Bayesian Econometrics for Empirical IO -- A Journey¶

Episode 2: Multinomial Discrete Choice¶

In this episode, I will apply the frequentist and Bayesian approaches to a very basic discrete choice problem. No prices, no endogeneity, no random coefficients. Instead, we explore one of the benefits that come with the Bayesian approach: a lighter distributional assumption on the distribution of the unobserved taste shocks.

Discrete Choice Basics¶

A crowd of individuals can choose between $J$ options or an outside option. The choice set is $\mathcal{J} = \{0, 1, \dots, J\}$. Choosing option $j$ brings utility: \begin{align*} u_{ij} &= v_j + \varepsilon_{ij} \end{align*}

Where $v_j$ can be thought of as the objective/systematic value of alternative $j$, while $\varepsilon_{ij}$ reflect the taste shock encountered by individual $i$ when facing option $j$.

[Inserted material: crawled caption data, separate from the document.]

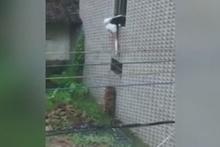 Genç kız eve pencereden girmek isteyince...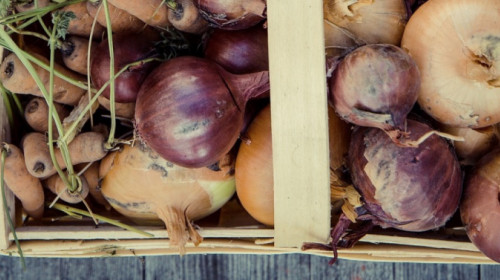 vegetables-1679947_1920.jpg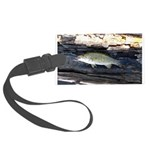 Woody Pittsburgh Smallmouth Luggage Tag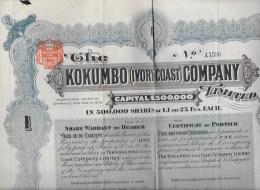 KOKUMBO Company 1903 - Actions & Titres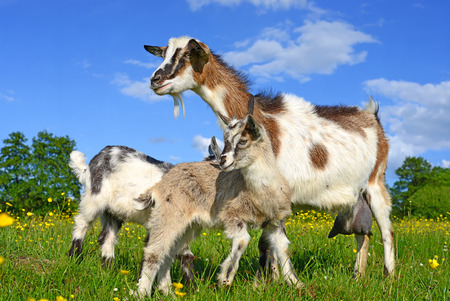 Goat with kids on summer pasture photo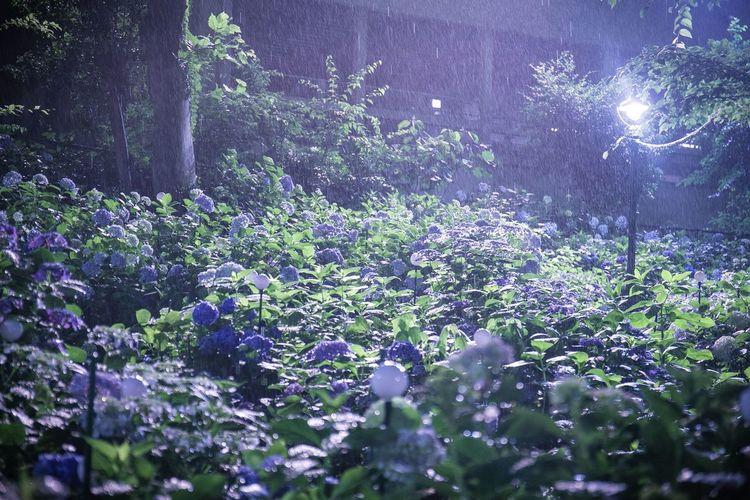 雨というか風も強くて嵐のような一日でしたな。 Plant Tree Beauty In Nature Nature Day Land Forest Growth No People Tranquility Flower Selective Focus Flowering Plant Tranquil Scene Outdoors Freshness Scenics - Nature Water Sunlight Purple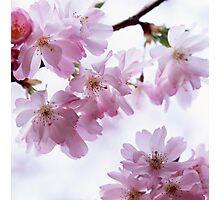Flowering cherry tree Photographic Print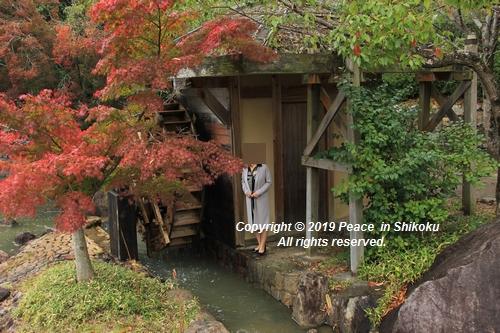 kagawakouyou-11127317.jpg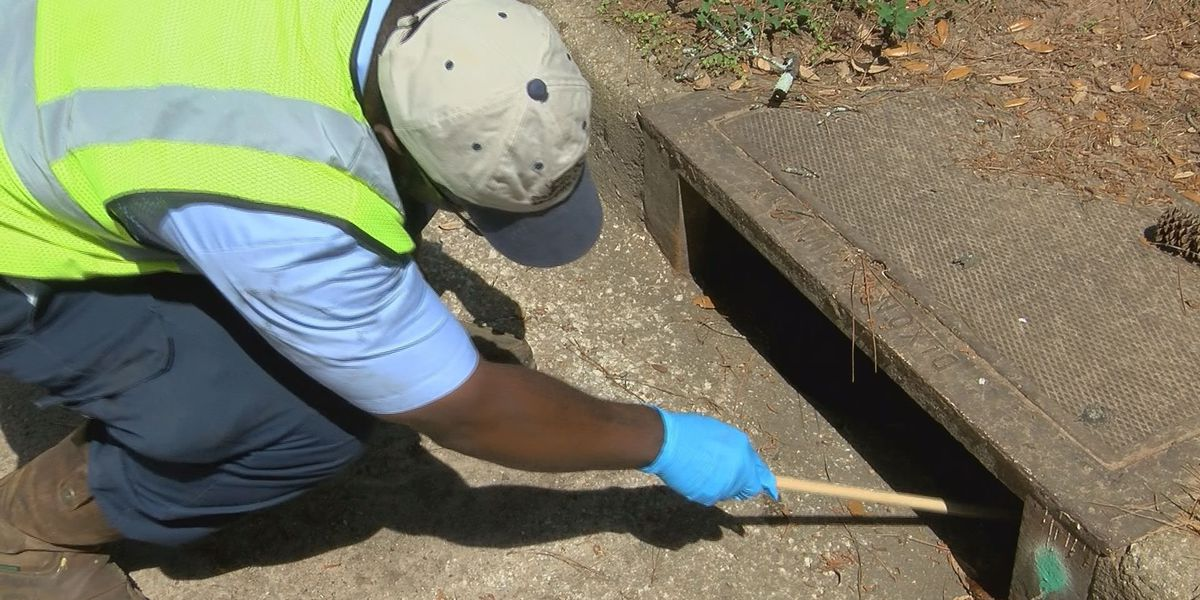 Albany-Dougherty County crews staying ahead of mosquito problems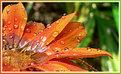 Picture Title - Fresh Drops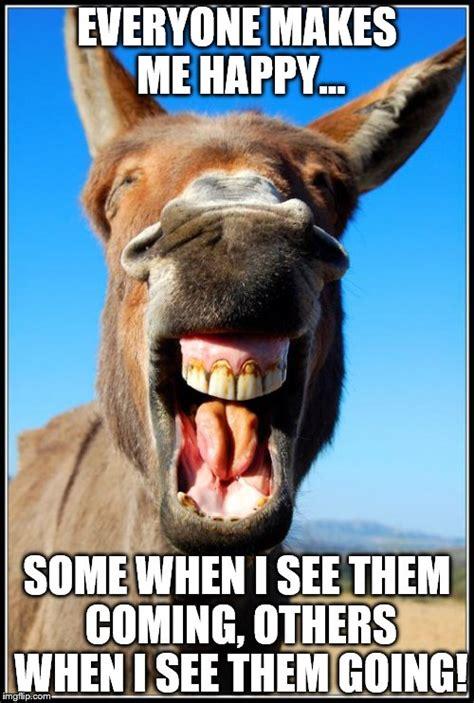 Donkey Meme - happy donkey imgflip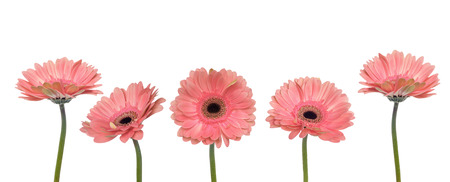 Gerbera flowers isolated on white background. Spring concept.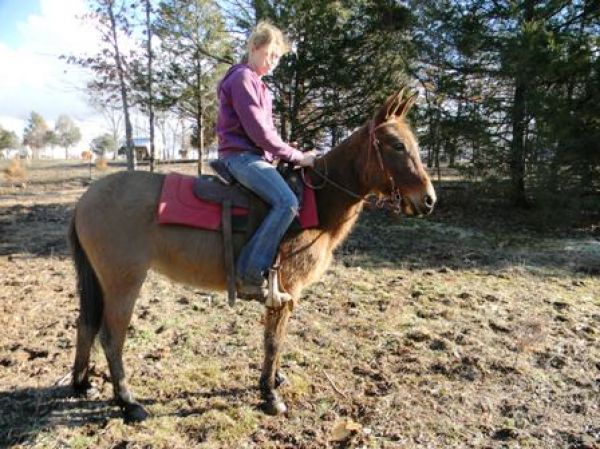 Dun Mule Horse for Sale in Missouri
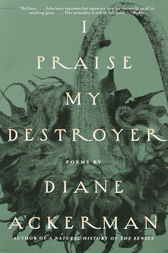 I Praise My Destroyer by Diane Ackerman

The Frequentist Approach: Maximum Likelihood Estimation¶

The approach typically followed consists in:

  • Making an assumption on the distribution of the unobserved component $\varepsilon_{ij}$
  • Write the likelihood function, and maximize it to recover the vector of systematic utilities $\widehat{v}$

Assumptions are generally:

  • Logit: $\varepsilon_{ij} \sim_{\text{iid}} \text{Gumbel}$
  • Probit: $\varepsilon_{ij} \sim_{\text{iid}} \mathcal{N}(0, 1)$
In [1]:
import jax
import jax.numpy as jnp
import blackjax #Bayesian samplers
import optax #optimization library for JAX

import math
import numpy as np
import matplotlib.pyplot as plt
import seaborn as sns
import pandas as pd
In [2]:
#Data Generating Process

N = 10_000 #10,000 individuals: the data exercise we're about to simulate has little identifying variation (only the market shares)
            #So we need to have a lot of observations so each alternative gets chosen enough.
J = 5 #5 alternatives

key = jax.random.key(123)
eps_logit = jax.random.gumbel(key, shape=(N,J+1))

v = jnp.array([0.0, 1.0, 2.0, 2.2, 2.5, 1.5])[None, :] #we specify this as a our vector of systematic utilities.
                                                         #the first entry is for the outside option

U_logit = v + eps_logit

### Our choice data vectors is a 1000 x 1 vector containing the choice recorded for each individual.
### We assume implicitly that all agents know the set of options available to them perfectly.
### The econometrician will only observe the choice data.
choice_logit = jnp.argmax(U_logit, axis=1)

### For computational ease, it is nice to record choice as an index rather than a value: one-hot encoding
choice_logit_oh = jnp.eye(J+1)[choice_logit]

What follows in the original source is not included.